What to do =>
Without any pictures, print the lines below from the one that has "Lufkin Bore Micrometer Set" through the one that has "Kinney X D-Frame Acetate Sunglasses", exactly and nothing else.

Listed records =>
▬▬▬▬▬▬▬▬▬▬

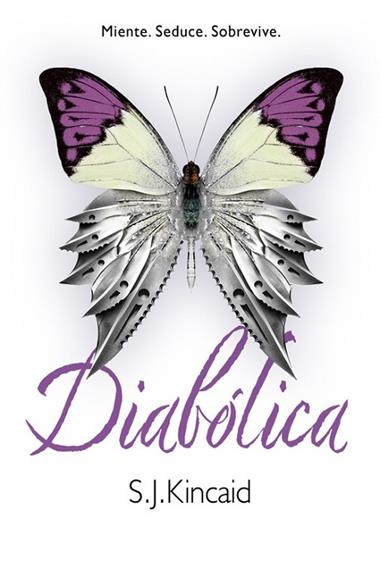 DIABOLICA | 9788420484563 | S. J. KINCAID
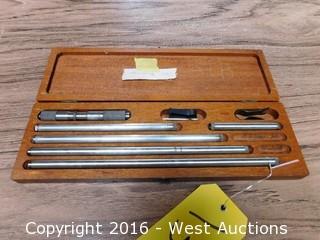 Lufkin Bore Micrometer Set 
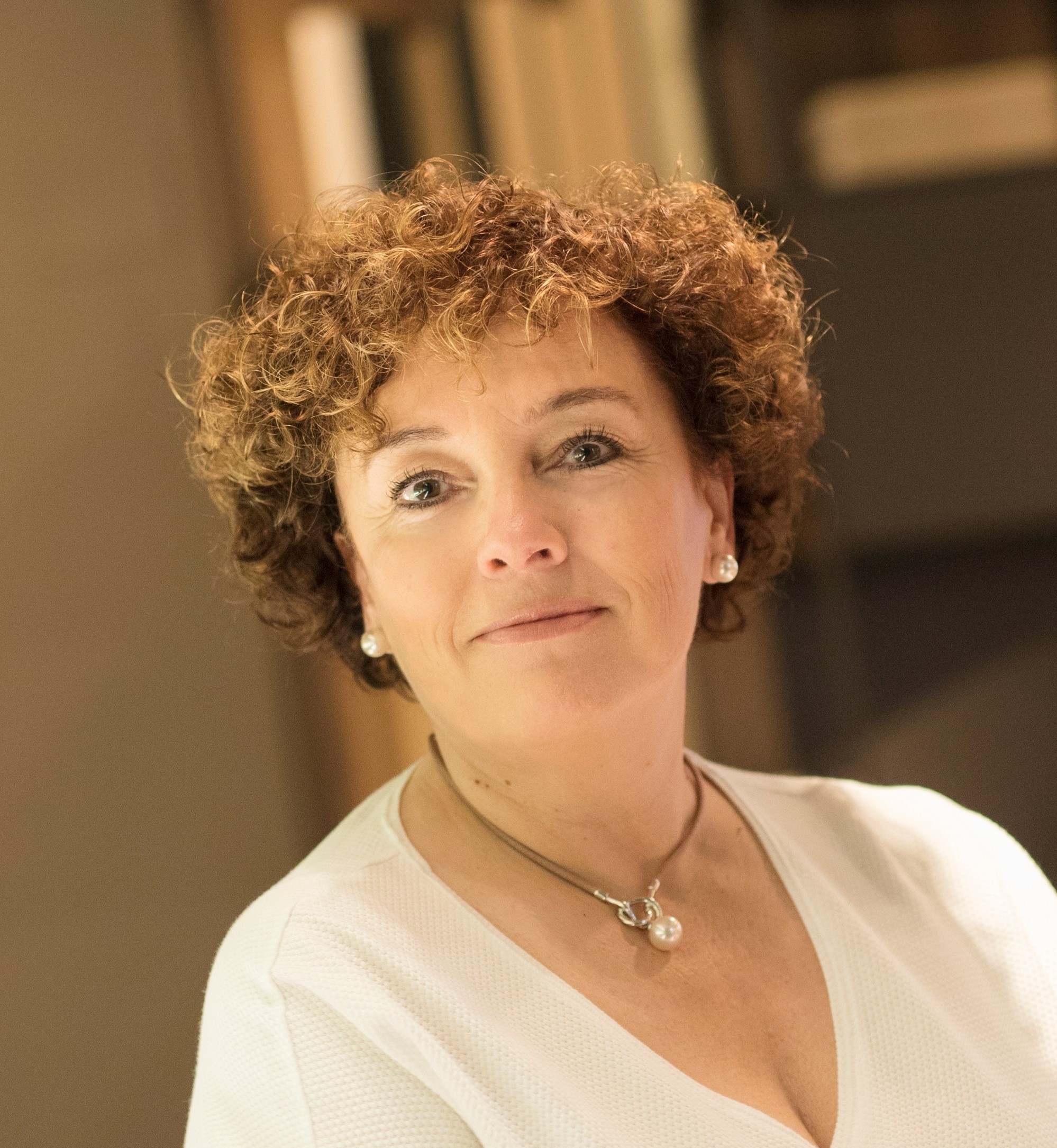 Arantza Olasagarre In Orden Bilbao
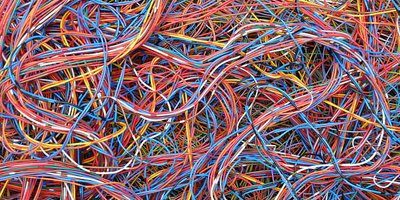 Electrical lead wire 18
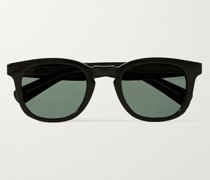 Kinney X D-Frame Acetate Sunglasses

▬▬▬▬▬▬▬▬▬▬

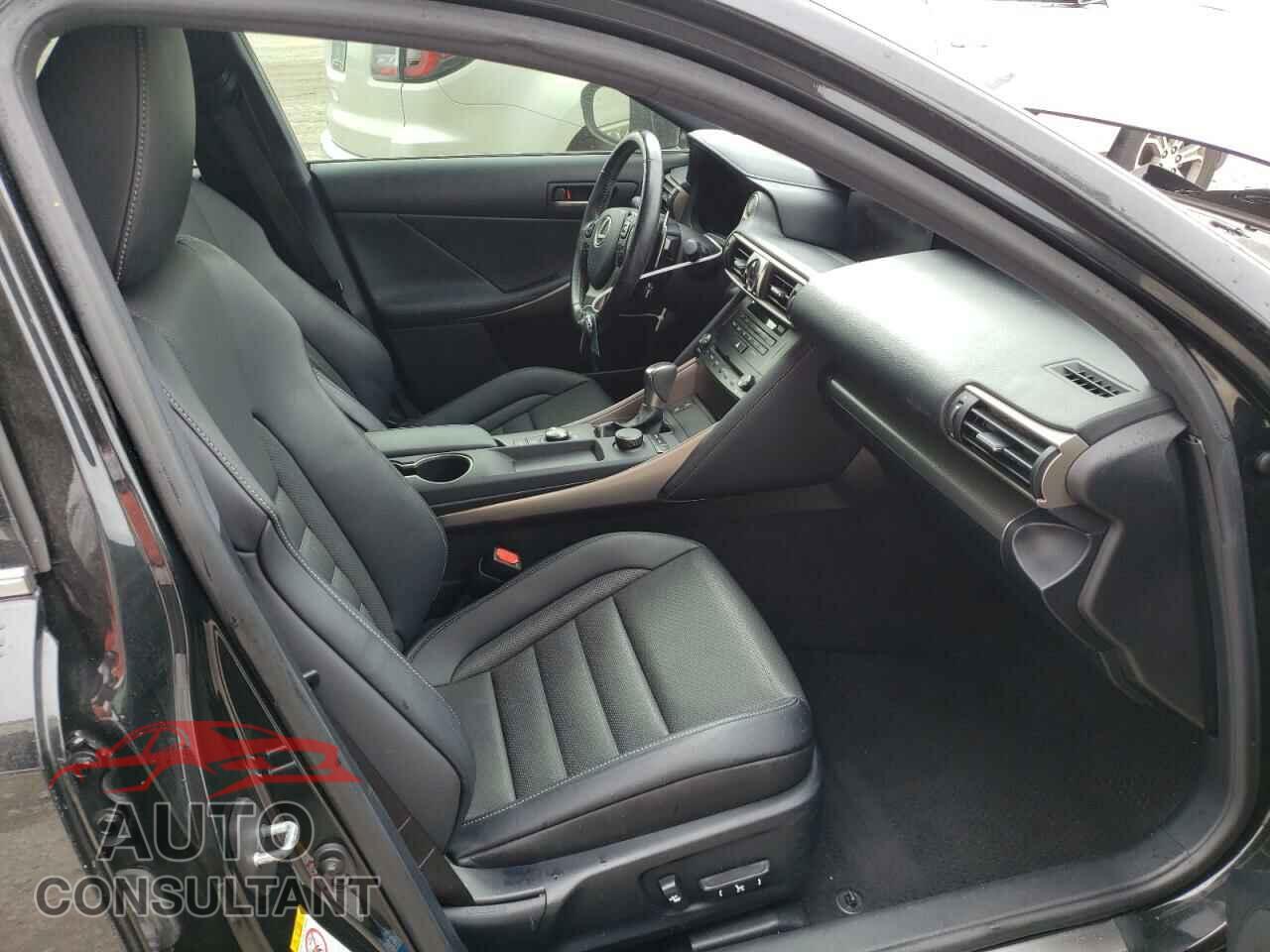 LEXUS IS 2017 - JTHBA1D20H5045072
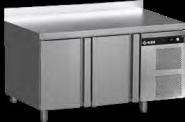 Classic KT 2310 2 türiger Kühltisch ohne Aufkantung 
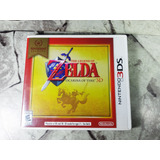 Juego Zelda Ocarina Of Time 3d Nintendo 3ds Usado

▬▬▬▬▬▬▬▬▬▬

Written answer =>
 Lufkin Bore Micrometer Set 
 Arantza Olasagarre In Orden Bilbao
 Electrical lead wire 18
 Kinney X D-Frame Acetate Sunglasses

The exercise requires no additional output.